▶ **INSTRUCTIONS TO FOLLOW**: Copy, from the entries below, each line in which the string "camera" appears.
------------------------------------------------
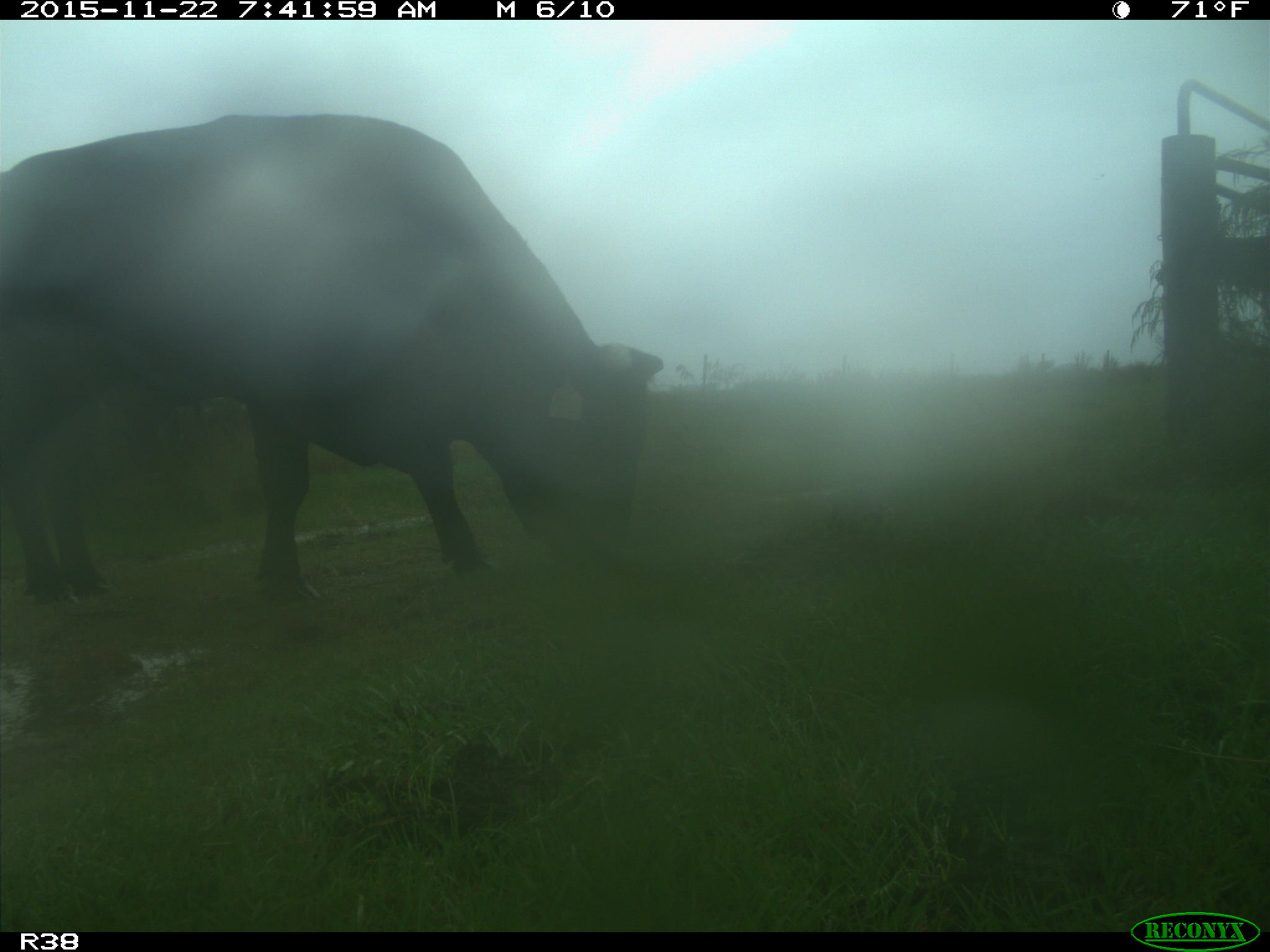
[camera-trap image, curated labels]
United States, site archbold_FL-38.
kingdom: Animalia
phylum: Chordata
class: Mammalia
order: Artiodactyla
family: Bovidae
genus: Bos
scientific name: Bos taurus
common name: domestic cow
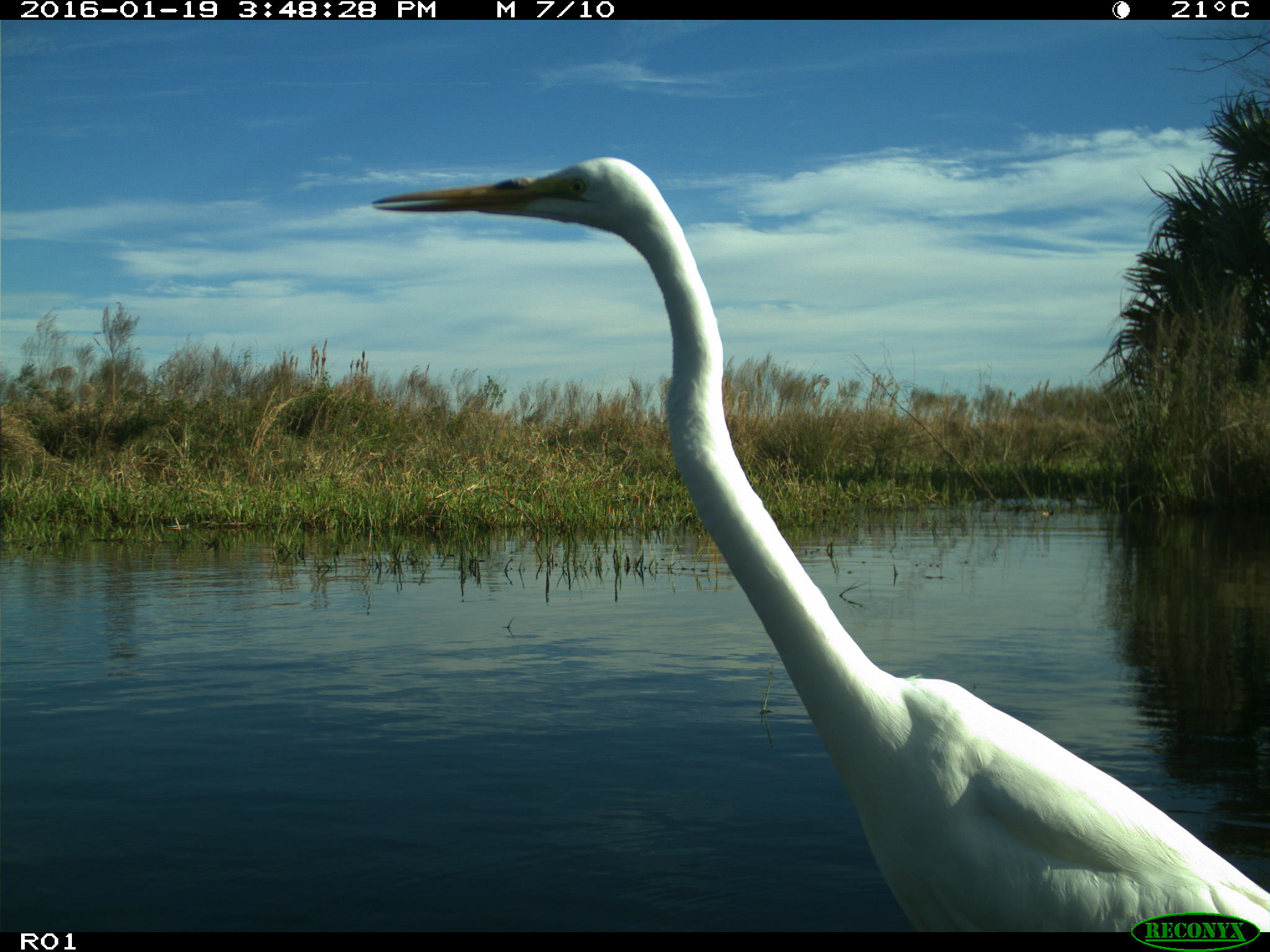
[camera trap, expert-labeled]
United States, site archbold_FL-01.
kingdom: Animalia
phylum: Chordata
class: Aves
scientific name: Aves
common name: birds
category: unidentified bird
Unidentified bird (birds) (Aves).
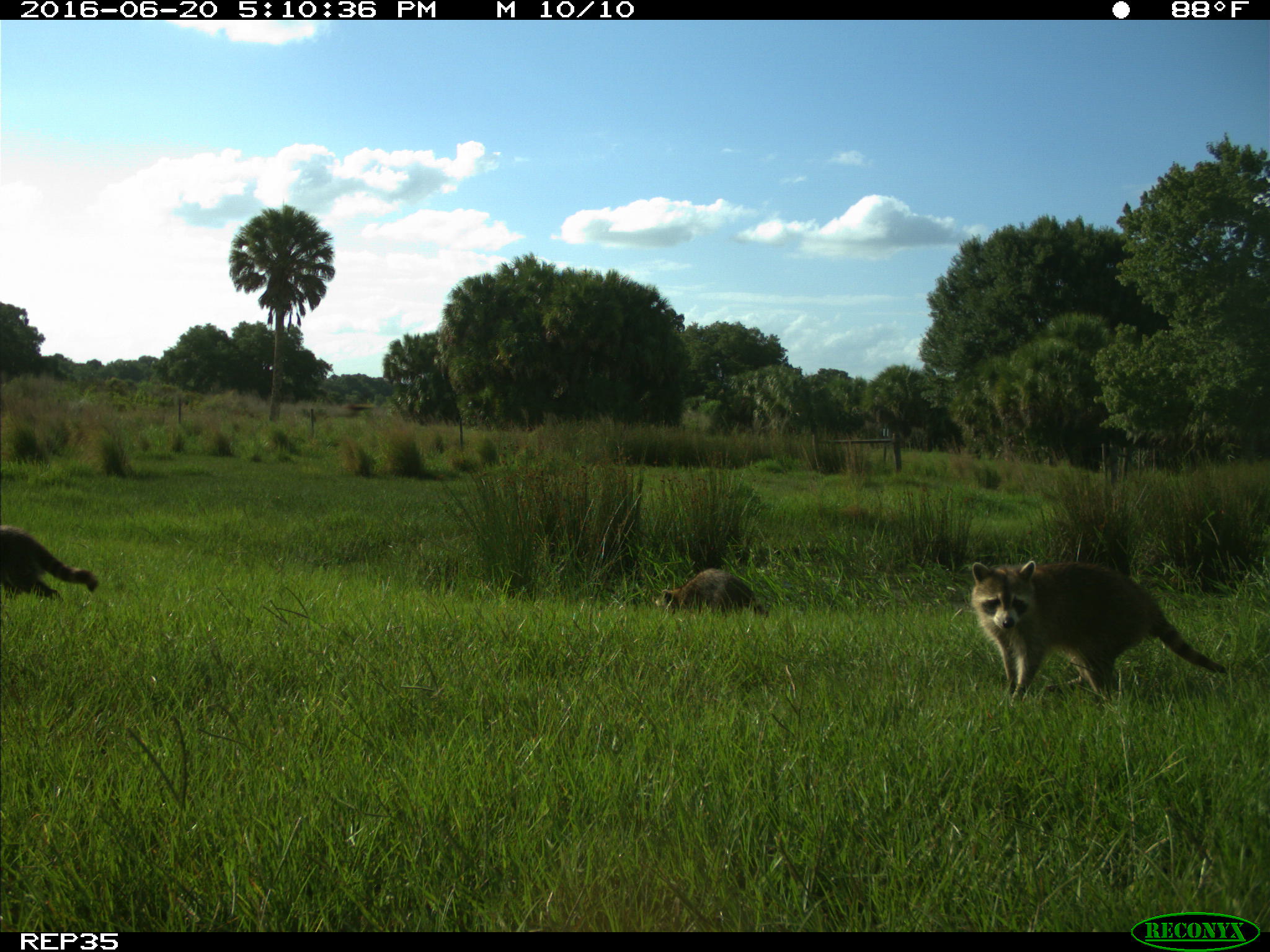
------------------------------------------------
▶ **RESULT OF THIS EXERCISE**:
[camera-trap image, curated labels]
[camera trap, expert-labeled]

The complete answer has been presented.